● **Text section**
___

Over the last few weeks I’ve been plotting my deck garden, researching my options and acquiring an eclectic collection of containers. As you may have read in one of my earlier posts, I’ve dabbled with the idea of making my own high-tech self-watering containers. I’ve wandered the aisles of Home Depot, trying to figure out what I’d need to do the job. I bought six very large plastic bins, perfect candidates for the high-yield, low maintenance contraptions I envisioned making. Then one night I let my very practical friend, Marian, in on my home-made container fantasies. She gave me that sideways “look”. You know, the “look”. The “you’re not really going to do that, are you?” look. She burst my bubble with a few well chosen, devastatingly practical words:
“Good grief Sandy…forget that. I’LL come over and water your plants when you’re away.”
So easy. Suddenly, building high-tech high-yield self-watering organic containers just seemed like way too much work.

___

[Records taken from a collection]
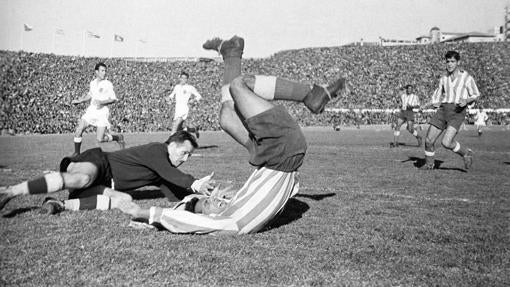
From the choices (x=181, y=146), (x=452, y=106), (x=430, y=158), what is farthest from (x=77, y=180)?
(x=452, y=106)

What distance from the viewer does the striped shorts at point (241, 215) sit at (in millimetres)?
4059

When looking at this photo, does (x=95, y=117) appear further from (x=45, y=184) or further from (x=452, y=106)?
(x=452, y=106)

___

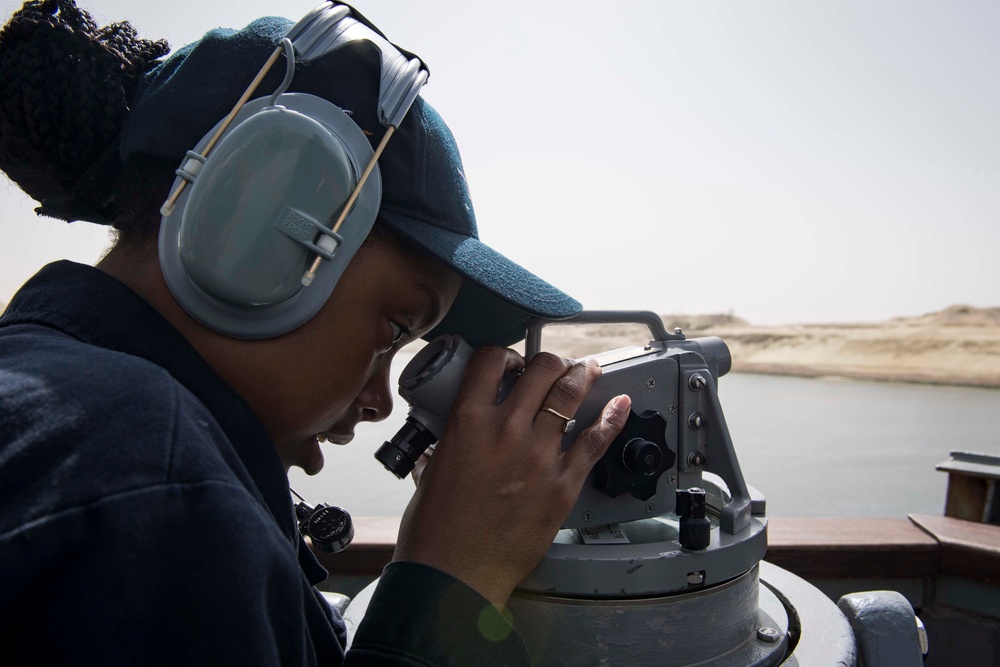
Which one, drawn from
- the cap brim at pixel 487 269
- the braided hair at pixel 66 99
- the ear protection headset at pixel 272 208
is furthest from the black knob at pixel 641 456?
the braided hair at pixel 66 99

___

● **About this exercise**
Translate this sentence from the deck garden text into Spanish: "I bought six very large plastic bins, perfect candidates for the high-yield, low maintenance contraptions I envisioned making." Rely only on the text when you work.

● **Output**
Compré seis contenedores de plástico muy grandes, candidatos perfectos para los artilugios de alto rendimiento y bajo mantenimiento que me imaginaba fabricando.